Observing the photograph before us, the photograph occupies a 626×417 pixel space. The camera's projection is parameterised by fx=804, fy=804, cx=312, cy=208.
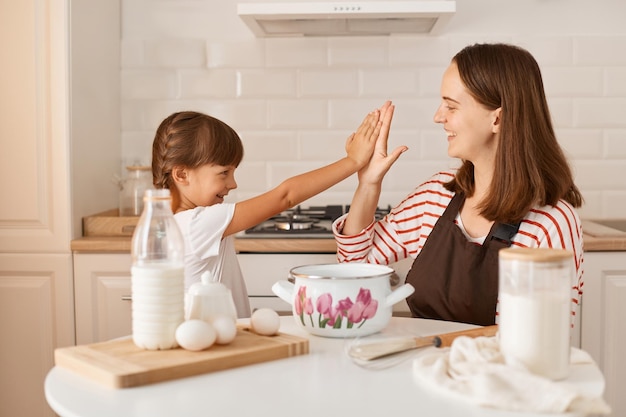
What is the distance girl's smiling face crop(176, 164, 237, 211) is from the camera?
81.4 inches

***

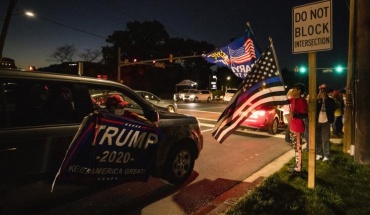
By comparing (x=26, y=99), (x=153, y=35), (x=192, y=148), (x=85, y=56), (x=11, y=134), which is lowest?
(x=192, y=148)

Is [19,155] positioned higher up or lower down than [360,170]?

***

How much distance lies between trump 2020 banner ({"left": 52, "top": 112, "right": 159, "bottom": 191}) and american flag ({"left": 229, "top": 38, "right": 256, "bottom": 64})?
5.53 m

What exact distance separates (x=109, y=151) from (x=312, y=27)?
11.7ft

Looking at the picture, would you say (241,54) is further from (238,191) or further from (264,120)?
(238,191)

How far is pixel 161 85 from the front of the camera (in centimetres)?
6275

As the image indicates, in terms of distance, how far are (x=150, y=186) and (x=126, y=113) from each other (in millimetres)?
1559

***

Count the lines above that contain the string "camera" with matching case. Reply with the number alone.

3